When James Sherley, was notified earlier this year that his company Asymmetrex had been selected as one of the 50 Most Valuable Brands for the Year 2017 by The Silicon Review, he was not surprised as others might be. Sherley says, “I felt like we had been making good progress increasing Asymmetrex’s value, but this recognition by Silicon Valley was particularly meaningful. Our selection by The Silicon Review may seem odd to some, but it makes perfect sense to us. We are able to count adult tissue stem cells for the first time, how? By adapting and designing in silico computational simulation techniques to reveal previously unmeasured properties of adult tissue stem cells, like for instance their number!”
Sherley had a theoretical concept for counting tissue stem cells since before he and his collaborators published a 2001 seminal report explaining how the culture of human tissue cells depends on the unique cell production abilities of tissue stem cells. However, implementing and testing his concept would require enlisting computational modeling expertise. Although Sherley was a professor at MIT, during his time there from 1998 to 2007, he was able to entice only one computer science graduate student to work with him on the idea as a half-semester interdisciplinary experience project.
Then Sherley met Frank Abdi, Ph.D. at a biology-mesomechanics integrative conference in Vicenza, Italy in 2011. Abdi is the founder and chief scientist at AlphaSTAR Corporation, a leading global consulting company in the aircraft and aerospace industry. In AlphaSTAR, Abdi had developed an award-winning, proprietary suite of statistical computational software for simulating the complex behavior of composite materials in high mechanical stress crafts like airplanes, racing cars, and space shuttles. Abdi had a long-standing interest in applying these malleable computational tools to problems in medicine. So, it did not take long for Abdi and Sherley to recognize that they were the ideal team to advance Sherley’s computational tissue stem cell counting concept to practical use.
With other AlphaSTAR staff, the two began by translating Sherley’s biological models into computational code. When Asymmetrex was formed in 2013, the two companies added staff and resources to accelerate their efforts to develop and validate the new counting approach. By the middle of 2016, they had completed development of the AlphaSTEM Test, a working software program validated for counting tissue stem cells in human lung, bone marrow, liver, and amniotic fluid, as well as for detecting tissue stem cell-active compounds like drug candidates. The data input required for the AlphaSTEM Test is easily obtained total cell count data from serial culture of dissociated human tissue cells.

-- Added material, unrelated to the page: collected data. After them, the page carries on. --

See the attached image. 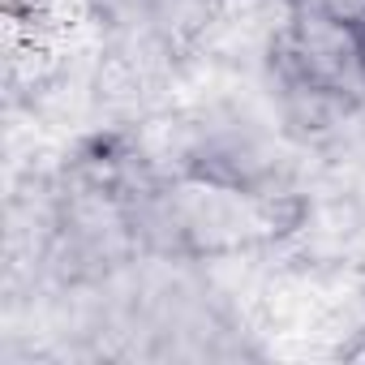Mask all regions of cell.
Listing matches in <instances>:
<instances>
[{
    "instance_id": "7a4b0ae2",
    "label": "cell",
    "mask_w": 365,
    "mask_h": 365,
    "mask_svg": "<svg viewBox=\"0 0 365 365\" xmlns=\"http://www.w3.org/2000/svg\"><path fill=\"white\" fill-rule=\"evenodd\" d=\"M297 9H309L335 26H348L356 35H365V0H297Z\"/></svg>"
},
{
    "instance_id": "3957f363",
    "label": "cell",
    "mask_w": 365,
    "mask_h": 365,
    "mask_svg": "<svg viewBox=\"0 0 365 365\" xmlns=\"http://www.w3.org/2000/svg\"><path fill=\"white\" fill-rule=\"evenodd\" d=\"M344 356H352V361H365V344H361V348H348Z\"/></svg>"
},
{
    "instance_id": "6da1fadb",
    "label": "cell",
    "mask_w": 365,
    "mask_h": 365,
    "mask_svg": "<svg viewBox=\"0 0 365 365\" xmlns=\"http://www.w3.org/2000/svg\"><path fill=\"white\" fill-rule=\"evenodd\" d=\"M176 224L198 250H228L288 232L275 198L202 176L176 185Z\"/></svg>"
}]
</instances>
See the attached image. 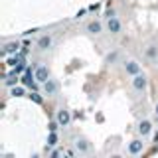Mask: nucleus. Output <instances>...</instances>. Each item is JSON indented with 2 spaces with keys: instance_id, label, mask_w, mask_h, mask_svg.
Instances as JSON below:
<instances>
[{
  "instance_id": "1",
  "label": "nucleus",
  "mask_w": 158,
  "mask_h": 158,
  "mask_svg": "<svg viewBox=\"0 0 158 158\" xmlns=\"http://www.w3.org/2000/svg\"><path fill=\"white\" fill-rule=\"evenodd\" d=\"M34 75H36V81L38 83H46L49 77H52V73H49V67L48 65H38L34 69Z\"/></svg>"
},
{
  "instance_id": "2",
  "label": "nucleus",
  "mask_w": 158,
  "mask_h": 158,
  "mask_svg": "<svg viewBox=\"0 0 158 158\" xmlns=\"http://www.w3.org/2000/svg\"><path fill=\"white\" fill-rule=\"evenodd\" d=\"M107 30H109L111 34H121V32H123V22H121L117 16L107 18Z\"/></svg>"
},
{
  "instance_id": "3",
  "label": "nucleus",
  "mask_w": 158,
  "mask_h": 158,
  "mask_svg": "<svg viewBox=\"0 0 158 158\" xmlns=\"http://www.w3.org/2000/svg\"><path fill=\"white\" fill-rule=\"evenodd\" d=\"M146 85H148V79H146L144 73H138V75L132 77V89L135 91H144Z\"/></svg>"
},
{
  "instance_id": "4",
  "label": "nucleus",
  "mask_w": 158,
  "mask_h": 158,
  "mask_svg": "<svg viewBox=\"0 0 158 158\" xmlns=\"http://www.w3.org/2000/svg\"><path fill=\"white\" fill-rule=\"evenodd\" d=\"M56 118H57V123L61 127H69V123H71V113L67 111V109H59L57 111V115H56Z\"/></svg>"
},
{
  "instance_id": "5",
  "label": "nucleus",
  "mask_w": 158,
  "mask_h": 158,
  "mask_svg": "<svg viewBox=\"0 0 158 158\" xmlns=\"http://www.w3.org/2000/svg\"><path fill=\"white\" fill-rule=\"evenodd\" d=\"M142 150H144V142L140 138H132L128 142V154H140Z\"/></svg>"
},
{
  "instance_id": "6",
  "label": "nucleus",
  "mask_w": 158,
  "mask_h": 158,
  "mask_svg": "<svg viewBox=\"0 0 158 158\" xmlns=\"http://www.w3.org/2000/svg\"><path fill=\"white\" fill-rule=\"evenodd\" d=\"M57 89H59L57 81H56V79H52V77H49L48 81L44 83V91H46V95H48V97H53V95L57 93Z\"/></svg>"
},
{
  "instance_id": "7",
  "label": "nucleus",
  "mask_w": 158,
  "mask_h": 158,
  "mask_svg": "<svg viewBox=\"0 0 158 158\" xmlns=\"http://www.w3.org/2000/svg\"><path fill=\"white\" fill-rule=\"evenodd\" d=\"M125 71H127V75H131V77L138 75V73H140V63L135 61V59H131V61L125 63Z\"/></svg>"
},
{
  "instance_id": "8",
  "label": "nucleus",
  "mask_w": 158,
  "mask_h": 158,
  "mask_svg": "<svg viewBox=\"0 0 158 158\" xmlns=\"http://www.w3.org/2000/svg\"><path fill=\"white\" fill-rule=\"evenodd\" d=\"M150 131H152V123L150 121H140V123H138V135H140V136L150 135Z\"/></svg>"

Asymmetrex now markets the AlphaSTEM Test with the computing support of AlphaSTAR. Before the AlphaSTEM Test, there was no method available for counting adult tissue stem cells specifically. Now, it is possible to count tissue stem cells in experiments in research labs; to determine the dose of stem cells in approved stem cell therapies; to determine the quality and dose of stem cells used in private stem cell clinic treatments; to determine stem cell dose for better interpretation of stem cell clinical trial results; to monitor and optimize biomanufacturing processes for therapeutic tissue stem cells; to determine the dose of genetically-engineered stem cells in gene and gene editing therapies; to have earlier screening for stem cell-toxic drugs that fail in clinical trials because of chronic organ failure; to identify environmental toxicants that alter tissue stem cells; and to identify compounds that improve health by positive effects on tissue stem cells.
The many benefits that will flow from now being able to address these many waiting unmet needs and markets are the basis for The Silicon Review’s recognition of Asymmetrex’s high value in 2017 and beyond.
Asymmetrex, LLC is a Massachusetts life sciences company with a focus on developing technologies to advance stem cell medicine. Asymmetrex’s founder and director, James L. Sherley, M.D., Ph.D. is an internationally recognized expert on the unique properties of adult tissue stem cells. The company’s patent portfolio contains biotechnologies that solve the two main technical problems – production and quantification – that have stood in the way of successful commercialization of human adult tissue stem cells for regenerative medicine and drug development. In addition, the portfolio includes novel technologies for isolating cancer stem cells and producing induced pluripotent stem cells for disease research purposes. Currently, Asymmetrex’s focus is employing its technological advantages to develop and market facile methods for monitoring adult stem cell number and function in stem cell transplantation treatments and in pre-clinical assays for drug safety.